Sunday 1 September 2013

Saçı ruhundan, ruhu saçından beslenen kadınlar

Saç deyip geçmemeli... Saç bir kadının ruhunun uzantısı bence.

Öyle "kökü sende", "çok uzamış kezbana dönmüşsün" filan bunlar saçı ruhundan beslenen ya da ruhu saçından beslenenlere söylenecek laflar değil.


Şimdi hazır yazın sonlarına gelmişiz, güneşin, deniz tuzunun kavurduğu saçlar; hem tatlı bir açılma, hem de çalımsı bir yıpranmayı aynı bünyede toplamışken, kuaförler eli makaslı katiller gibi görünüyor. Hairmafia'ya kadar gidemeyince, eski kuaföre uğrasam dedim geçen gün, gittim de, adam yok. Bekle dediler ama kuaför gelene kadar kendimi dışarı zor attım. E mahalle baskısıyla saç kestirmek olmazmış, anladık.

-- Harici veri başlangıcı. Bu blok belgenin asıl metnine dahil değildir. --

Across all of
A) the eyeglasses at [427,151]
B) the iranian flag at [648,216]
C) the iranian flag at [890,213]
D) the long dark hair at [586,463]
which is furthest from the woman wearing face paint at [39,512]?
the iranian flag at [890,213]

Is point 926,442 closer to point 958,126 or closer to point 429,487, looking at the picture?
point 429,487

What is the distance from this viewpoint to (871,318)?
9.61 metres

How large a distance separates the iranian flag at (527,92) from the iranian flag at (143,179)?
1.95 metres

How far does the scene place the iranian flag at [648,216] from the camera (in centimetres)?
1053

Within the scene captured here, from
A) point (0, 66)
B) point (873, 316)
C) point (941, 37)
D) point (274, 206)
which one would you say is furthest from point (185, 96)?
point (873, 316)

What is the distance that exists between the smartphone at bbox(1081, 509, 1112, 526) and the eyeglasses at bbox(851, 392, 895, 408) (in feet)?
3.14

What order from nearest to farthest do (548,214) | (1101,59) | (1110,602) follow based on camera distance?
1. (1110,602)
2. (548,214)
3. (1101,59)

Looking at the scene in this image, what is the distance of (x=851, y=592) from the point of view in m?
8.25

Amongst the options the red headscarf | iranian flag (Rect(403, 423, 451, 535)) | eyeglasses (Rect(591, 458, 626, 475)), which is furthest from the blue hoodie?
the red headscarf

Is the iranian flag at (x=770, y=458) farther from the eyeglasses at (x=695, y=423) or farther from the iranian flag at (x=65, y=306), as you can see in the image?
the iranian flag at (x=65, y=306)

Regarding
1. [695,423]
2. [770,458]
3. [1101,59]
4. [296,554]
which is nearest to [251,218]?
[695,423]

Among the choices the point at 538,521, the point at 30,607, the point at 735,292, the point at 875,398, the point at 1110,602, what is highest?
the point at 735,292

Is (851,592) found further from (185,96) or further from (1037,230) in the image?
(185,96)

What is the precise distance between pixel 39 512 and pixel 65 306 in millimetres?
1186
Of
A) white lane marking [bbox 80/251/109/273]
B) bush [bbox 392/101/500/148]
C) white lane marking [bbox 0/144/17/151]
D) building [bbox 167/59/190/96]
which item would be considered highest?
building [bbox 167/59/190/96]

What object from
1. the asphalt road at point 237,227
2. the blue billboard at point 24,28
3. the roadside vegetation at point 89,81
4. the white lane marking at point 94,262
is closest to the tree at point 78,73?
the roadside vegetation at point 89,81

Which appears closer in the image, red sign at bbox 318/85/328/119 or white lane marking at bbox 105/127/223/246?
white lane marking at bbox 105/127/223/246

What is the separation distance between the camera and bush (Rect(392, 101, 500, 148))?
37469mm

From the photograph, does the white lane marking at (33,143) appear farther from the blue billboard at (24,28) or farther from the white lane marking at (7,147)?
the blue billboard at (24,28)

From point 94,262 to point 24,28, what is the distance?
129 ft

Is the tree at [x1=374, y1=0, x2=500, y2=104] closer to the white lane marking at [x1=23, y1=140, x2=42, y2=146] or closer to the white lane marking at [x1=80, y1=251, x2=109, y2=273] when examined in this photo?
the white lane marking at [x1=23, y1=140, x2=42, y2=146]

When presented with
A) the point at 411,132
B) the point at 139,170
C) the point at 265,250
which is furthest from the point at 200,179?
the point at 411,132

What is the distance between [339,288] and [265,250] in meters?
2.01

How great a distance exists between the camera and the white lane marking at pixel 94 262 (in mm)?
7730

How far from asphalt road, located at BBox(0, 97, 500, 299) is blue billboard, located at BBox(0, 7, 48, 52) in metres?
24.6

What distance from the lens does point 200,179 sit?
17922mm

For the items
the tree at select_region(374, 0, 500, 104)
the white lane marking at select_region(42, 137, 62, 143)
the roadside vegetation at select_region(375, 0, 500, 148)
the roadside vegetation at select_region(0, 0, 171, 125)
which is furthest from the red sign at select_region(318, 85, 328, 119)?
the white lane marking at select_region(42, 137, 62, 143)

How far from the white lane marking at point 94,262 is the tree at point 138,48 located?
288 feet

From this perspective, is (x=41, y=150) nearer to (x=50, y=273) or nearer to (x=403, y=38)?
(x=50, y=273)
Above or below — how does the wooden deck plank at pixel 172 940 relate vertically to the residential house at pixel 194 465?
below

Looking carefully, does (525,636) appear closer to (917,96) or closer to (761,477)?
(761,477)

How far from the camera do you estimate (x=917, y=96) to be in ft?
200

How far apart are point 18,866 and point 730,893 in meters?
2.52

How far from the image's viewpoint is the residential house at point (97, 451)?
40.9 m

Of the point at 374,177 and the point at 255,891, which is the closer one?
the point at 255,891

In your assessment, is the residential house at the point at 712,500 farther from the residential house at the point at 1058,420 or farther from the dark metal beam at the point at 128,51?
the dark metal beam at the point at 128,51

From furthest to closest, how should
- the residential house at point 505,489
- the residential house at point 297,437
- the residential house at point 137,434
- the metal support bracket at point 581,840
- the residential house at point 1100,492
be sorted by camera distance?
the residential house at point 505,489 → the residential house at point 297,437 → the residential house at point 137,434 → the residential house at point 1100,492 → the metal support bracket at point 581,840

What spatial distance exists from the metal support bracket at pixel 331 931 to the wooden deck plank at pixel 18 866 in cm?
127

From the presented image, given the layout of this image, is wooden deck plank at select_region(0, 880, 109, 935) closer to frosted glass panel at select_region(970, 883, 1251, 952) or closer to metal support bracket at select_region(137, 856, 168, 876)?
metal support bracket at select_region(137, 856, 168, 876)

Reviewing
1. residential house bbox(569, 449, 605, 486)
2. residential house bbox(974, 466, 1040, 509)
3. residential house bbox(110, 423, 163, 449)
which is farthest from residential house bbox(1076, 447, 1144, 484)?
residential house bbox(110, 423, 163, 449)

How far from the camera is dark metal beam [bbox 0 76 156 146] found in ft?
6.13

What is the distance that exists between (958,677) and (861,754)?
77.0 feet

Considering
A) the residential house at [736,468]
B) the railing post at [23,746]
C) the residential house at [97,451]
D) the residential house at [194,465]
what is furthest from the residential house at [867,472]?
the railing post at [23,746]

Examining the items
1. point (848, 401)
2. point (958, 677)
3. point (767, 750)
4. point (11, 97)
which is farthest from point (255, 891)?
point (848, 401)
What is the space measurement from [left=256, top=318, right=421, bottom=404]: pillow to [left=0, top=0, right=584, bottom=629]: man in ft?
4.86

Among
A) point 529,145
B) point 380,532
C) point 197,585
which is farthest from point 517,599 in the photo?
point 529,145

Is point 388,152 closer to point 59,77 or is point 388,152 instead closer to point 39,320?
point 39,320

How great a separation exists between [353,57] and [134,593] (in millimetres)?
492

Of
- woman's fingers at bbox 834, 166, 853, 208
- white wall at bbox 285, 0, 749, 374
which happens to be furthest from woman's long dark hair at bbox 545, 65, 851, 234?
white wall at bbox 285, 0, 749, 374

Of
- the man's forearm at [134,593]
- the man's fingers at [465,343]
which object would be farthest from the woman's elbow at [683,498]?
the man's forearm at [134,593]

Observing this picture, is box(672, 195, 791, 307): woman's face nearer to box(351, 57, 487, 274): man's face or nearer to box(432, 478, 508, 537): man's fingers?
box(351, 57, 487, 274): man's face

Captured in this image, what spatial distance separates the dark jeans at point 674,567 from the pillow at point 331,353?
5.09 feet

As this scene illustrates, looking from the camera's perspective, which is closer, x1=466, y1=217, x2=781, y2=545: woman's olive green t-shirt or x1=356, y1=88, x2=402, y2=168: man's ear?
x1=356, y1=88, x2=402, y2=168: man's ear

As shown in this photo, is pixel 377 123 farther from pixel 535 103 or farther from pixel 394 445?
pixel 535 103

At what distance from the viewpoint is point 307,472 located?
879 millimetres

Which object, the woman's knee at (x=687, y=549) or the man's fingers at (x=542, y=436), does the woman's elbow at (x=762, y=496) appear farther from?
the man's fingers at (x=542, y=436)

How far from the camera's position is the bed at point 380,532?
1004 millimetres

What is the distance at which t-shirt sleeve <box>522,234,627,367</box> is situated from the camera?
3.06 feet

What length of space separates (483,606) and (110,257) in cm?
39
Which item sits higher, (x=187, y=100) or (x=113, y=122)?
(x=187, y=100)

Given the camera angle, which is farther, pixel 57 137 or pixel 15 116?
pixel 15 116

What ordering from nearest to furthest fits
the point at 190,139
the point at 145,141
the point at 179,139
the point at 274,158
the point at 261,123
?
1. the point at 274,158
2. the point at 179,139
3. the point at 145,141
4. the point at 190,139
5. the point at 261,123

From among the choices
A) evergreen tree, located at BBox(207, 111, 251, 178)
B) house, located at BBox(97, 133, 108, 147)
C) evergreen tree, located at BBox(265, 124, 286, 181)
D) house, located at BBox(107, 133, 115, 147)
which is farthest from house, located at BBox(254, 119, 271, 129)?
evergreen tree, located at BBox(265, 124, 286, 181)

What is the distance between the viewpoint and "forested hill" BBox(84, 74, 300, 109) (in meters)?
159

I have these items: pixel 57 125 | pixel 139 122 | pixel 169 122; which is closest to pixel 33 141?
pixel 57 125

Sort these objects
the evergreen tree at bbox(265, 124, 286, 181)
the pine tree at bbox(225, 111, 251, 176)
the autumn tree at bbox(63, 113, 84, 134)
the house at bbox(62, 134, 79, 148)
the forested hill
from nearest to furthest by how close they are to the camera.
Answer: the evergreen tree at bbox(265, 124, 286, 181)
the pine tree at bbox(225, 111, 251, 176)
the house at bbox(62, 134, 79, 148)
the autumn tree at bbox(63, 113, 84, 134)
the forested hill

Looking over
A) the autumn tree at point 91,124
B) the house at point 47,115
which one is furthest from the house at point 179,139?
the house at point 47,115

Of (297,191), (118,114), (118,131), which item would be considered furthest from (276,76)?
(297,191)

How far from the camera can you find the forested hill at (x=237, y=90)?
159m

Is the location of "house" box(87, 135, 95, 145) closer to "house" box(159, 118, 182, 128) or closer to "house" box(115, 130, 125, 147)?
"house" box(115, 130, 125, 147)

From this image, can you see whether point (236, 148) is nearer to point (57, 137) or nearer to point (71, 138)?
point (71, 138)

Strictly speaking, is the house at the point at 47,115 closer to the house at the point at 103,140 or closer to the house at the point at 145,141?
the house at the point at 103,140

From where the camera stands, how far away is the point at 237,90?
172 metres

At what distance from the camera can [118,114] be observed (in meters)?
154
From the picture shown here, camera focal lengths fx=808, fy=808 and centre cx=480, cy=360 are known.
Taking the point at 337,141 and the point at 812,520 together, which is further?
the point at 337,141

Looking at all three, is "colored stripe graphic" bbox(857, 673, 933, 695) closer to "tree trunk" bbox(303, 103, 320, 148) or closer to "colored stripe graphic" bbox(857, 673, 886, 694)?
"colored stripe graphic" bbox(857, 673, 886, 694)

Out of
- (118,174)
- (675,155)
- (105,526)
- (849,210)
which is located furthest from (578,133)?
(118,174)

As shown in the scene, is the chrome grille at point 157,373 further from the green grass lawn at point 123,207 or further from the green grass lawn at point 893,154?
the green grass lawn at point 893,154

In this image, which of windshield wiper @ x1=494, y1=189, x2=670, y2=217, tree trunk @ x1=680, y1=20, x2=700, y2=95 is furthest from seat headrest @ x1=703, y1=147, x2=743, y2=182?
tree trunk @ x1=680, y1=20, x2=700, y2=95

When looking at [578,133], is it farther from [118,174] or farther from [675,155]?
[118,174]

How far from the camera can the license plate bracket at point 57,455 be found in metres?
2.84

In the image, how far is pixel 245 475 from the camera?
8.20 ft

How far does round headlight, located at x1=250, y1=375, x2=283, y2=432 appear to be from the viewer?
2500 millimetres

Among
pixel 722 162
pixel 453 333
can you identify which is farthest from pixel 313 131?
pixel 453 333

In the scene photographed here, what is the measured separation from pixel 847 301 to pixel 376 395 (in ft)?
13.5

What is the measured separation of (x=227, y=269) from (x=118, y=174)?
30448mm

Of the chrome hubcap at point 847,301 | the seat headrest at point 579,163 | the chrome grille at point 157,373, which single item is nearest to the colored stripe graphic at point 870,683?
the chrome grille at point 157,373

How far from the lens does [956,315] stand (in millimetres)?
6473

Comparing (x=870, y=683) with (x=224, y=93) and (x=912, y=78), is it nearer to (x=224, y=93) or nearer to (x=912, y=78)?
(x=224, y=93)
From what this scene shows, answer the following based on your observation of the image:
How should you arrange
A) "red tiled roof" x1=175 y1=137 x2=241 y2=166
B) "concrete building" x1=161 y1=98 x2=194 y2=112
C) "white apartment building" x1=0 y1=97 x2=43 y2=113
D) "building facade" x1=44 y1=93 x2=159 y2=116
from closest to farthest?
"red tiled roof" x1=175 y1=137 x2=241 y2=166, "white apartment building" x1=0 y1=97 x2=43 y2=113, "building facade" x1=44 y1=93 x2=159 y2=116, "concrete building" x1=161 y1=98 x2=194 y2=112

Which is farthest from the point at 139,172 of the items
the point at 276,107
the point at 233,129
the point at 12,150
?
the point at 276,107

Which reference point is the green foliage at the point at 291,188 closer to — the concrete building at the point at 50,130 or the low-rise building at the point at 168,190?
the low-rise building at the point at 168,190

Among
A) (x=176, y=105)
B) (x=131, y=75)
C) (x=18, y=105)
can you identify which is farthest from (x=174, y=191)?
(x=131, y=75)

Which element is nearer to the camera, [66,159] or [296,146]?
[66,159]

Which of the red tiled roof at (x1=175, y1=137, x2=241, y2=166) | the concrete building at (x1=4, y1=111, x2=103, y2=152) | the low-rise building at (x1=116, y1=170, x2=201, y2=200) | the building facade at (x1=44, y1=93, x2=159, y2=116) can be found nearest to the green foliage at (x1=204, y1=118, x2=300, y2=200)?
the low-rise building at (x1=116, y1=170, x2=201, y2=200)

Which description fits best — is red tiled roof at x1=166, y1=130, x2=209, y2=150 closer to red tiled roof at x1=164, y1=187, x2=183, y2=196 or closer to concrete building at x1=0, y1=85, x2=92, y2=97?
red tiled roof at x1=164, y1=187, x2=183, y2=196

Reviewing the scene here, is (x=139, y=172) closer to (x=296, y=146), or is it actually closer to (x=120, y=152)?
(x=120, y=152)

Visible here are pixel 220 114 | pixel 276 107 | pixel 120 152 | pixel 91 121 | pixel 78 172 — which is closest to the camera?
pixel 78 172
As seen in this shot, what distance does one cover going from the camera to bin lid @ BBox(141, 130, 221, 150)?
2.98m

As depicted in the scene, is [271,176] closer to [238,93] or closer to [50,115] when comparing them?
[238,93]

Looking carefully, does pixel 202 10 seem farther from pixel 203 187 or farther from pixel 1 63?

Şimdi yine saçlarımın ruhumun tam olarak neresine bağlandığını bulmaya çalışıyorum. Acaba acısıyla tatlısıyla geçen günlere şahitlik eden saçları sıkı bir dost gibi bağlamak mı istiyorum, sanki kesilirlerse her şeyi unutuverecekmişim gibi. Yoksa uzun ve telefon teli gibi kalın saçları görünce ağzının suyu akan kuaförlere duyduğum güvensizlik mi bu? Emin olamıyorum.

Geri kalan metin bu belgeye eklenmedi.